Rencana pengembangan pariwisata di Tapaktuan terus bergulir. Perencanaan demi perencanaan terus dibuat, namun dalam realisasi rencana pengembangan pariwisata di Tapaktuan masih banyak mengalami hambatan. Salah satunya adalah faktor budaya masyarakat yang berpegang pada syariat Islam. Sebagaimana yang kita ketahui Provinsi Aceh sudah beberapa tahun belakang menerapkan Syariat Islam, qanun-qanun tentang berbagai bidang dibuat yang mengacu pada penerapan Syariat Islam di dalamnya.
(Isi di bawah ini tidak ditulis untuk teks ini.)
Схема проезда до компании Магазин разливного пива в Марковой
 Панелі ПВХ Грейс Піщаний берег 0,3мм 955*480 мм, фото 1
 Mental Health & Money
Tapaktuan adalah ibu kota Kabupaten Aceh Selatan yang merupakan salah satu dari Kabupaten yang ada di Provinsi Aceh, yang secara otomatis juga menerapkan syariat Islam. Sehingga syariat Islam menjadi persoalan tersendiri dalam peningkatan kinerja pariwisata.

Banyaknya peraturan, larangan, serta batasan-batasan yang harus dipatuhi oleh wisatawan ketika hendak berwisata, menjadikan para wisatawan mengalami penurunan minat untuk berwisata, khususnya wisatawan dari luar daerah. Hal ini tentu saja kontras dengan karakter kawasan pariwisata yang sangat kental dengan sifat terbuka tanpa mengenal banyaknya peraturan, batasan, dan larangan-larangan.

Disatu sisi, pemerintah mendorong pariwisata sebagai salah satu sektor andalan kabupaten, dimana pemerintah giat memfasilitasi pengembangan infrastuktur pariwisata diobjek wisata andalan, disisi lain adanya peraturan dan norma-norma yang harus dipatuhi oleh wisatawan pada saat berwisata.

Sekilas hal ini tidak tampak kontradiktif, namun ketika kedua aktivitas ini (pariwisata dan syariat Islam) bertemu di lapangan, maka akan terjadi dilema, sehingga banyaknya wisatawan khususnya dari luar daerah tidak berminat untuk datang ke kawasan wisata tersebut. Dan ini tentu saja berdampak bagi kinerja pariwisata yang diharapkan nantinya menjadi salah satu sektor pendukung pembangunan Kota Tapaktuan.